最新のBIOS(81BF1P09)ではダメで、一つ前のバージョン(81BF1P08)にダウンさせたところ、RAID5が選択できた。
・・・なんじゃそりゃッッ!!?
おそらくFOXCONNのBIOS作成時のミスだと思われるが・・・困ったもんだ・・・。
● チップセット内蔵RAID機能は危うすぎる!
※※※ 2010/04/06追記 ※※※
以降に記載されている内容は、チップセットによって異なります。
コメントにもありますように、IntelのICHでは該当しないようです。
(千葉人 さん、ご指摘ありがとうッ!!)
※※※ 追記終わり ※※※
てなことで無事にSB750のRAID5を使えるようになったのだが、色々検証してみるとチップセット内蔵のRAID機能はかなり危ういことがわかった。
チップセット内蔵のRAIDを使うためには、BIOSセットアップ上でSerialATAの動作モードを「RAID」とかに設定する必要がある(規定値は「NativeIDE」など別の値)。
ところがRAID構築後にこの値を変更したりCMOSクリアやBIOSアップデートで初期値に戻ってしまうと、RAIDが解除されてアクセスできなくなってしまう。
SB750で検証した限り、一度解除されたRAIDをデータを保持したまま再構築する術は無いようだ。
つまり、チップセット内蔵RAID機能を使う場合、CMOSクリアやBIOSアップデートは禁じ手になってしまう。
さらに言えば、マザボ上のボタン電池が空になってしまった場合が恐ろしい。コンセントを抜くのも禁じ手で、電源ユニットの交換も禁じ手になる。
これはSB750だけじゃなく、「チップセット内蔵のRAID機能」そのものが抱える構造的な問題と言った方がいいかもしれない。
「そんなこと言っても、そうそうCMOSクリアなんてやらないし、ボタン電池だって何年も持つでしょ?」と思う方もいるかもしれない。
まぁそのとーりなのだが、一番怖いのは、この事実を忘れやすい点。うっかりCMOSクリアしたり設定変更してしまうヒューマン・エラーをやってしまいそうだ。
要は未来の自分がポカして、データロストする姿が見えてしまった。(笑)
てなことで、少なくともド忘れが激しくなってきた私は使いたくない。せっかくある機能なのでもったいないが、データロストは怖すぎる。
● 10年前の悪夢再び? Western DigitalのHDDが怪しい・・・
およそ10年前となる1999/09/27、出荷した100万台中40万台という大規模リコールが発生。この日を境にWestern DigitalのHDDはまったく見かけなくなった・・・。
あれから10年。Western Digitalは信頼を取り戻し、日本のPCのHDD OEM元としてはトップシェアを誇り、パーツショップには大量のWestern Digital製HDDが並んでいる。
当方も160GByteのHDD(2004年ぐらいかな?)からサーバのメインストレージはWestern Digital一本。250GByte、500GByteと乗り換えてきたが、そのたびにWestern Digital製HDDを選んできた。
しかしながら、私のその信頼も揺らいできている。読み書き速度が数MB/秒まで落ち込む症状、いわゆる低速問題が当方のHDDでも発生してしまった。
対象は2009-12-12に購入した4台のWD15EADSのうちの1台。他の3台は同じ条件で使用していたにもかかわらず、なんともない。
今のところ、Western Digitalから正式な声明は出ていないようだ。販売店の保障期間も過ぎていたし、RMAの対象となるかも不明。

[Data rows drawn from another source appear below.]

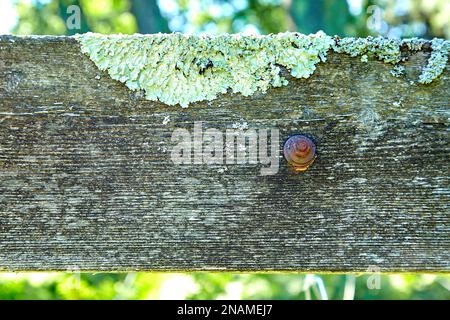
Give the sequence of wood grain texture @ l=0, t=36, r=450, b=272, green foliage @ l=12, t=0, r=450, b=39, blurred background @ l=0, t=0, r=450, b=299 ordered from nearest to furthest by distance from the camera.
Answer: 1. wood grain texture @ l=0, t=36, r=450, b=272
2. blurred background @ l=0, t=0, r=450, b=299
3. green foliage @ l=12, t=0, r=450, b=39

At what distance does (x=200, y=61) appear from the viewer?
146 centimetres

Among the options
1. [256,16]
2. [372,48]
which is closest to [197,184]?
[372,48]

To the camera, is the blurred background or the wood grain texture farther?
the blurred background

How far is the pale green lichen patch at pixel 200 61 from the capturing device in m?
1.43

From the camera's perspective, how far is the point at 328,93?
1.44 meters

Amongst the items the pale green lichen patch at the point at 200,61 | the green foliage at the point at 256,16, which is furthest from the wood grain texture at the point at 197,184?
the green foliage at the point at 256,16

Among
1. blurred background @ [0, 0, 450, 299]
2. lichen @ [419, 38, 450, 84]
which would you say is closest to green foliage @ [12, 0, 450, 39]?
blurred background @ [0, 0, 450, 299]

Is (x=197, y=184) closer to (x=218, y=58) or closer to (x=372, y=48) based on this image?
(x=218, y=58)

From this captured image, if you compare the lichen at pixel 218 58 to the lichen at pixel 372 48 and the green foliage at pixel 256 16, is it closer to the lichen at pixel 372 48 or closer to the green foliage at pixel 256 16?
the lichen at pixel 372 48

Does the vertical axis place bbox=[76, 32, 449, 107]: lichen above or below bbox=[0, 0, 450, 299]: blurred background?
below

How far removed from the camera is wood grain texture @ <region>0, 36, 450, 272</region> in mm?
1378

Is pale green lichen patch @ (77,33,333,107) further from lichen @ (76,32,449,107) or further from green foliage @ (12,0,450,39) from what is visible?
green foliage @ (12,0,450,39)

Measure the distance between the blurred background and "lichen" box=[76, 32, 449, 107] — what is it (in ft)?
0.27
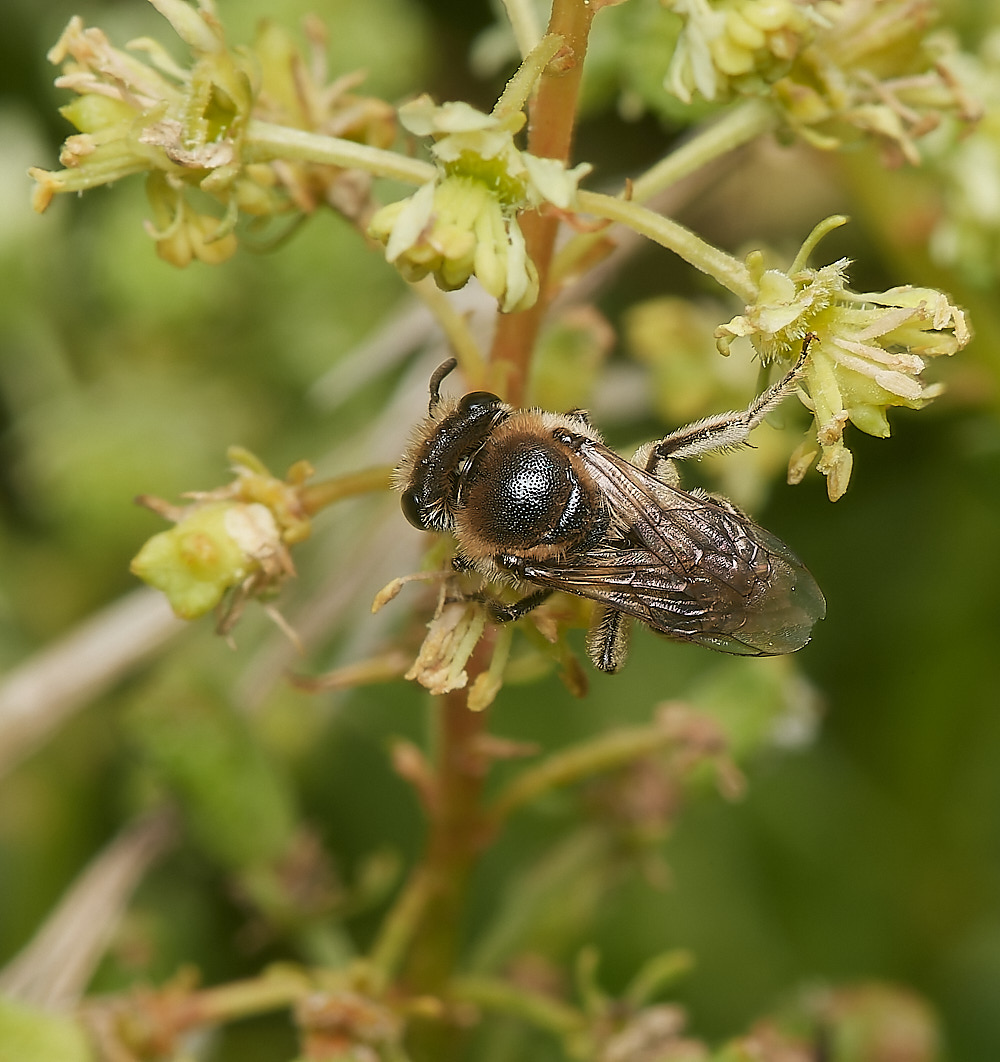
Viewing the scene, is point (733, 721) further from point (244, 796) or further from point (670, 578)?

(シリアル番号をWestern Digitalの保証サービスで調べてみると対象外地域だが一年に一回は交換可能っぽい)
早くサーバ構築してしまいたいので代替品を購入してきたが・・・他のドライブは大丈夫だろうか?
● Advanced Format Technology対応HDDをRAIDで使う?
上のトラブルで代替品として買ってきたのがWD15EARSだ。
前に買ってきたWD15EADSとの違いは、キャッシュメモリが2倍になったことと、Advanced Format Technology(AFT)対応となったこと。
AFTは物理セクタを4096Byteにしたフォーマットらしいが、困ったことにXPでは性能低下が起こるとのこと。
性能低下を解決するユーティリティはWestern Digitalから提供されており、実際にXP上で試してみたところけっこー効果があるようだ。このユーティリティがナニをやっているか調べてみたところ、パーティションの開始位置を調整し、物理セクタの途中からパーティションが始まらないようにしているらしい。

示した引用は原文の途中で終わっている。